Malgré cette audace et sa trivialité le film garde tout de même un ton allégrement joyeux qui jamais ne faiblit. Certains tableaux ont une force, une énergie, une verve communicative épousant par moment une esthétique superbe. Cette beauté on la doit outre à Pasolini, grand esthète devant l'Eternel, à deux grands directeurs artistiques, Dante Ferreti qui travailla beaucoup avec Fellini et le talentueux Danilo Donati.
Le Décameron, reconstitué dans un moyen-âge parfaitement truculent influencé par Bruegel, peut être vu comme une sorte de peinture ou plutôt des sortes de peintures dont Pasolini, grand expert en art, serait le peintre. Ne s'est il d'ailleurs pas octroyé le rôle du peintre Giotto dans le film? S'ils n'ont aucun lien entre eux, les sketches hormis leur érotisme aussi salace que volubile ont pour autre point commun leur humour grivois souvent osé dont le segment des soeurs en est le plus bel exemple.
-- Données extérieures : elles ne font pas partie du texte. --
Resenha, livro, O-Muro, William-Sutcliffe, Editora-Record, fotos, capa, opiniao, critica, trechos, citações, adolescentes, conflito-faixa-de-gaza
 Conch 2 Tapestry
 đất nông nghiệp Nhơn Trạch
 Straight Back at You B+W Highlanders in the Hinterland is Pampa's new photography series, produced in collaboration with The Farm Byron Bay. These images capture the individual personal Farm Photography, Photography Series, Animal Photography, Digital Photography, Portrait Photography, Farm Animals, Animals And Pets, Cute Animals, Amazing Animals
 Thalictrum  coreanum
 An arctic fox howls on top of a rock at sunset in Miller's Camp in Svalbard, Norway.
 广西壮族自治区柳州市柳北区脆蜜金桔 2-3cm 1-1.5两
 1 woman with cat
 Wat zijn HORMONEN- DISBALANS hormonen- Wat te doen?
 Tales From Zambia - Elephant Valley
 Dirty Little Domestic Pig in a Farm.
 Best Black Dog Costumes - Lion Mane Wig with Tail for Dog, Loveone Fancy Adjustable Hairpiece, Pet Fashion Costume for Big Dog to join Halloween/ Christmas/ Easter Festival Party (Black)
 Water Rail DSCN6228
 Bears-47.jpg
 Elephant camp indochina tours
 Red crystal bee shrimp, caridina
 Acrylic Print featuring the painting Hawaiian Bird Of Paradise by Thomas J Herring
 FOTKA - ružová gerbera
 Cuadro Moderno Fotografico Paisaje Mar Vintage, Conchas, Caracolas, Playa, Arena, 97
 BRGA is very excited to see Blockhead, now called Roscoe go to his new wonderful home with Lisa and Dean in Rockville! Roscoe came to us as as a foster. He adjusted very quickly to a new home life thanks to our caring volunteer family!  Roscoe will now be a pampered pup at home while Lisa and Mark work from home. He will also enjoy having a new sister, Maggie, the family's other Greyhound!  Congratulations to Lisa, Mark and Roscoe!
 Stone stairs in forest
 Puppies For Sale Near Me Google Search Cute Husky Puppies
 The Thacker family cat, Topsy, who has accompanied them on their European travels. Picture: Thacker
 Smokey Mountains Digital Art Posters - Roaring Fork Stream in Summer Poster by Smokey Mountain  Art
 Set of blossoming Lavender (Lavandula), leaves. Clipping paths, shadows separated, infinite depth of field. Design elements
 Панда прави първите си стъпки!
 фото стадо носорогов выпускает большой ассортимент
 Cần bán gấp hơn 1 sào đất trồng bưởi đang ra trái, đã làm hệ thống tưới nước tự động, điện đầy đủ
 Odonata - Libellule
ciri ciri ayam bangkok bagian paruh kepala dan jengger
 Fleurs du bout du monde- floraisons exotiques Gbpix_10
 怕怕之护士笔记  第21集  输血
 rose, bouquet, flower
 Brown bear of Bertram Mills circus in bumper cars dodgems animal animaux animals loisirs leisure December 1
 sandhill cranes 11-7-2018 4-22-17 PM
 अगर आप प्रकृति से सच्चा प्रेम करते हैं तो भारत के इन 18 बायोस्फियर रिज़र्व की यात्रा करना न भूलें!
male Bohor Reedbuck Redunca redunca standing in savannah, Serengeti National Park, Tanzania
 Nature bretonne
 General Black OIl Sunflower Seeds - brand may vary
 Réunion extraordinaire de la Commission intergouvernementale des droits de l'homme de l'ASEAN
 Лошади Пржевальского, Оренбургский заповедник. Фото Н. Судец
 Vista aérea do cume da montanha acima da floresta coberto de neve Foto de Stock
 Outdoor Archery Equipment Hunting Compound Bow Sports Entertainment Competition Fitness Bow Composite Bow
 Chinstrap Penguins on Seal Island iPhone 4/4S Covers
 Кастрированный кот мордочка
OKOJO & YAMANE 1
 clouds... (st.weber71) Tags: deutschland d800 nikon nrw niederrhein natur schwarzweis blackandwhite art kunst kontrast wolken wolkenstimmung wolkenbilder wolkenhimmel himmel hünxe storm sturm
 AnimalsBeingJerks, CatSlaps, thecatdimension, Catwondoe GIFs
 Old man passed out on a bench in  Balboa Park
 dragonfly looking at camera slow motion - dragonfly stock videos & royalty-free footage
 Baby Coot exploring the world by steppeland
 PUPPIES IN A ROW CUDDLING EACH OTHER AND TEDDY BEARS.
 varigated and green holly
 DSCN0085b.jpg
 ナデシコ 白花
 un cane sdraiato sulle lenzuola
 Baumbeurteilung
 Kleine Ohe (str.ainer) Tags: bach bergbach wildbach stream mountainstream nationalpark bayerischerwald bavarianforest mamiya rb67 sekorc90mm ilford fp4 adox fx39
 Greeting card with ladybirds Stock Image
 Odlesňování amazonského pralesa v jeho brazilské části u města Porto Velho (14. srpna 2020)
Le Décameron est certainement le film le plus ludique et léger de la trilogie de la vie. Il constitue une ode à la légèreté de l'être, à la nudité qui ici prend l'apparence même du naturisme, au sexe et aux plaisirs de l'amour. Ces contes de Boccace revus par Pasolini demeurent aujourd'hui encore un grand moment de cinéma tout empreint d'une certaine poésie. Souvent fascinant, Le Décaméron est un vrai bonheur.
Le succès du film donnera très vite naissance à un sous genre du cinéma érotique italien, la décamérotique ou décameronnerie qui perdurera trois petites années.